*TASK GOAL:* Take every line containing "formats" from the material and copy it.

*DATA LISTING:*
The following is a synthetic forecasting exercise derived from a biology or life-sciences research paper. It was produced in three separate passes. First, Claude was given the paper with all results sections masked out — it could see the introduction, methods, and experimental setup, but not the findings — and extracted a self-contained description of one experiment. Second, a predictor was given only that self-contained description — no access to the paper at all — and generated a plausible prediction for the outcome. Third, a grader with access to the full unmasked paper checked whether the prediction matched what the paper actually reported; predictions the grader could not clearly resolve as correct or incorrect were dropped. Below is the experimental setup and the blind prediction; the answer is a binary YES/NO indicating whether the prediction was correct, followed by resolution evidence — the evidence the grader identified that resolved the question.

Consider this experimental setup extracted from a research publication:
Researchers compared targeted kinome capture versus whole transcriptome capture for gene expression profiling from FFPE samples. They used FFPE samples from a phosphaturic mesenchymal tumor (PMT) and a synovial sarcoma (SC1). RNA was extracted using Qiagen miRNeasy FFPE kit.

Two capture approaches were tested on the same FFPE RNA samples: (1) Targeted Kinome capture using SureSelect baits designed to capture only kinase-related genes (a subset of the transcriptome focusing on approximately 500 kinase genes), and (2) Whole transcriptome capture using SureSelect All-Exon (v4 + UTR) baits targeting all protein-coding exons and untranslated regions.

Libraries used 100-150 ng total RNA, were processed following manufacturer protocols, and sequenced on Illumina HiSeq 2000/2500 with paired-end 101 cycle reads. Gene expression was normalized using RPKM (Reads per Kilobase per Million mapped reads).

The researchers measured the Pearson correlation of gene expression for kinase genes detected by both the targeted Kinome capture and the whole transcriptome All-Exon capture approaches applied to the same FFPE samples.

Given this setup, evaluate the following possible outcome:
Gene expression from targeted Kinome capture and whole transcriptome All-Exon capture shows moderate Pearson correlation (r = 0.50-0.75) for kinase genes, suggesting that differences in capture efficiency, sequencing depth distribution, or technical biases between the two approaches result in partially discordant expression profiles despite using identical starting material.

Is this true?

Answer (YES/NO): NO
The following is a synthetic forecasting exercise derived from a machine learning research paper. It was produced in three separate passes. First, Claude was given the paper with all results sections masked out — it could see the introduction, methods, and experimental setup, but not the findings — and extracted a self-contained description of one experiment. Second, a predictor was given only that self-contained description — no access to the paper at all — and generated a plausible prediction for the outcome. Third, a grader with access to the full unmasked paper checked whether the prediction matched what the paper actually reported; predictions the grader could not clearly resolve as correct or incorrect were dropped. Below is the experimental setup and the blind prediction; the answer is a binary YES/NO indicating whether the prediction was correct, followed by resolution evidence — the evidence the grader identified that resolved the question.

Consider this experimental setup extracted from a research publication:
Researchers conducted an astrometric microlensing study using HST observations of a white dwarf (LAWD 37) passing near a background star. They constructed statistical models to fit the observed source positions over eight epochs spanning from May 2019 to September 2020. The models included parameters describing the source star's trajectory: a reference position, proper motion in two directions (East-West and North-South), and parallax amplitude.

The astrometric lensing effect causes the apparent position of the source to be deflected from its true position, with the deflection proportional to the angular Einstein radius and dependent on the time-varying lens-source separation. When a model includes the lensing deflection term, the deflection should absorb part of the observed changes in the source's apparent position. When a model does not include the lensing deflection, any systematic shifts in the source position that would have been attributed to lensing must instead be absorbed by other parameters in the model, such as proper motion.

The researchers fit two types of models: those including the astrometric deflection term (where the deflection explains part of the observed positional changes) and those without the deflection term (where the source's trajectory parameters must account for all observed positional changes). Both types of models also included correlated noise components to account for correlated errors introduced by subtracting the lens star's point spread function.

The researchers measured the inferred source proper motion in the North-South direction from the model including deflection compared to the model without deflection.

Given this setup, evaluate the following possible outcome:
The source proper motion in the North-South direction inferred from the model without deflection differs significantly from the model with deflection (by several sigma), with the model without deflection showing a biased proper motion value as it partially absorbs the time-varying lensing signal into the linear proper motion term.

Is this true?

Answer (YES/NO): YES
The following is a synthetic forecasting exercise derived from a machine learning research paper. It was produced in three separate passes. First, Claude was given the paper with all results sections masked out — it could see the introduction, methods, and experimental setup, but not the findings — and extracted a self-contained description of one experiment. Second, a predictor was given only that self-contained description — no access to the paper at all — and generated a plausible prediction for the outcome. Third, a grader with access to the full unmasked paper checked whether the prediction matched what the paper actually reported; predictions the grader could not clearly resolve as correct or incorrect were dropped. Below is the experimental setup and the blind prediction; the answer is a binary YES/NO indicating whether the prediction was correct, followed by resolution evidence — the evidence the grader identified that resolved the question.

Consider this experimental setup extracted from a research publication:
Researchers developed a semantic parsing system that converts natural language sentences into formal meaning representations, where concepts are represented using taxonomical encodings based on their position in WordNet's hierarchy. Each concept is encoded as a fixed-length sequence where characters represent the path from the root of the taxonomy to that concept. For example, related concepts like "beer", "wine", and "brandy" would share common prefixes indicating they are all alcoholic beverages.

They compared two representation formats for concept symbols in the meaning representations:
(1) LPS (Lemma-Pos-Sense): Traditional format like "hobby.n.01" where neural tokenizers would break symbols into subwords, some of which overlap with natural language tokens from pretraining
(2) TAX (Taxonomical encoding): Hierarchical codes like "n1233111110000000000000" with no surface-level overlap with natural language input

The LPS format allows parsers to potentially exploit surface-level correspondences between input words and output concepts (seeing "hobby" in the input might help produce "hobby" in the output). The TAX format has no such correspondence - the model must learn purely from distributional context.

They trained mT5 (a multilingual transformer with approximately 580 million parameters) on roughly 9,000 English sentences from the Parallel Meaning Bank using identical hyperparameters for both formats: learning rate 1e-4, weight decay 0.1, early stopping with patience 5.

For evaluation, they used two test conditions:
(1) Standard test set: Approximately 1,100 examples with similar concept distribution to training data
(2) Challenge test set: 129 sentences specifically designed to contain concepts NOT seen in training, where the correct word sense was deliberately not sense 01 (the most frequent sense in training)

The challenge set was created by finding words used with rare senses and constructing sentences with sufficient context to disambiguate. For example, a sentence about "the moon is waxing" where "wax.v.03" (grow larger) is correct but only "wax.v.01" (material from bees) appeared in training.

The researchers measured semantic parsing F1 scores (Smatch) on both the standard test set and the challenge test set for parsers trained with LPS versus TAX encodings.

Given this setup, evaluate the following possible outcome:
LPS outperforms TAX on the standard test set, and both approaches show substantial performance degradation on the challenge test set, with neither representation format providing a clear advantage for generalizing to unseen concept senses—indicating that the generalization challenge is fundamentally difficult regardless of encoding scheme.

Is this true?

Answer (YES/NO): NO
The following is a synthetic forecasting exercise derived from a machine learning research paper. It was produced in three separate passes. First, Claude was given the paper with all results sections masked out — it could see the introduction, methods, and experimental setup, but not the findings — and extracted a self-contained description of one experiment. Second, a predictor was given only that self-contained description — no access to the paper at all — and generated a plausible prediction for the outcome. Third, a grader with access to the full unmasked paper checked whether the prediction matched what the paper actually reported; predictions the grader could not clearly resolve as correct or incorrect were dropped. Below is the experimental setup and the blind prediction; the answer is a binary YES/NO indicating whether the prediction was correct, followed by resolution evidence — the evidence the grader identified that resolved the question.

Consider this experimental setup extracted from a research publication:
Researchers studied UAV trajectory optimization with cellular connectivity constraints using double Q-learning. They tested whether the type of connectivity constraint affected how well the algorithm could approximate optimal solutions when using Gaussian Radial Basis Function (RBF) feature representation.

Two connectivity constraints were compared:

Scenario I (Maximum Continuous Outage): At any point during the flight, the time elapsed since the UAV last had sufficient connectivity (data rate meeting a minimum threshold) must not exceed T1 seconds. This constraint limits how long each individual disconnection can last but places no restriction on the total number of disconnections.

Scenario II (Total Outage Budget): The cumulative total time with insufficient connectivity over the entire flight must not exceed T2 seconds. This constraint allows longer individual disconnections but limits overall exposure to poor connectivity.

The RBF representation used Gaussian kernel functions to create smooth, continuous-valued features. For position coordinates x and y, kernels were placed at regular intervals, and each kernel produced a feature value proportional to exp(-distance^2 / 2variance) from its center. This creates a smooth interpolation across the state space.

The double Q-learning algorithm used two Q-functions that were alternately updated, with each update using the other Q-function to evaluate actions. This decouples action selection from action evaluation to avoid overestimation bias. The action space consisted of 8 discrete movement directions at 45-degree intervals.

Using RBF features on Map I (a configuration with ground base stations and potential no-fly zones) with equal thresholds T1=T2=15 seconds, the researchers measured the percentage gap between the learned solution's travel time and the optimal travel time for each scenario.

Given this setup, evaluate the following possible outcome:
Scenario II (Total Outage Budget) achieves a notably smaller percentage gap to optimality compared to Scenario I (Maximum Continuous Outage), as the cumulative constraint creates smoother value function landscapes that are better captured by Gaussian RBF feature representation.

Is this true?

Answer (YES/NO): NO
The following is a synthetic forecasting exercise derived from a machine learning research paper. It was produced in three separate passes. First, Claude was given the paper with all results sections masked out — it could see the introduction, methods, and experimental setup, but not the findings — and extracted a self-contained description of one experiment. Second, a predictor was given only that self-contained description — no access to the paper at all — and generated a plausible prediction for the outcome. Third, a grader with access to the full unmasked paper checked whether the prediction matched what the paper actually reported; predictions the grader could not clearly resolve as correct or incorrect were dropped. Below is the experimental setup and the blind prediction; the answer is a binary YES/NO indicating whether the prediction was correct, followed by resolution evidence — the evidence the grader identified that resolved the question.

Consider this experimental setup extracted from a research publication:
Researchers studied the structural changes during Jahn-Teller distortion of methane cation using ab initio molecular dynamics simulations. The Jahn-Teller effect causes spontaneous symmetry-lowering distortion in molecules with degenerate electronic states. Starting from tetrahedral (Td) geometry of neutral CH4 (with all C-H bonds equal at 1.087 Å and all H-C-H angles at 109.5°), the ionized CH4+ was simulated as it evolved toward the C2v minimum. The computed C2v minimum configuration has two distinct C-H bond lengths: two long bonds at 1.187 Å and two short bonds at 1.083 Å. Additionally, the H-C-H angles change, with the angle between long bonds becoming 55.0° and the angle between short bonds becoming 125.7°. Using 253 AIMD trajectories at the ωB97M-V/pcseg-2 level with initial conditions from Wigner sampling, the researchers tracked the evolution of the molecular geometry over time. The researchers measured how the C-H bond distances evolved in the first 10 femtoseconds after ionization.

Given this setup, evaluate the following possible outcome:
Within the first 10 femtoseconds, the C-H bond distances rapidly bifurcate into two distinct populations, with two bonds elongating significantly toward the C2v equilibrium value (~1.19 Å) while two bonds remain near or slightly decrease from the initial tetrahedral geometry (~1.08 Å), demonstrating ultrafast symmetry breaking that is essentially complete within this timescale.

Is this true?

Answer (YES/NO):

*TASK OUTPUT:*
They compared two representation formats for concept symbols in the meaning representations:
They trained mT5 (a multilingual transformer with approximately 580 million parameters) on roughly 9,000 English sentences from the Parallel Meaning Bank using identical hyperparameters for both formats: learning rate 1e-4, weight decay 0.1, early stopping with patience 5.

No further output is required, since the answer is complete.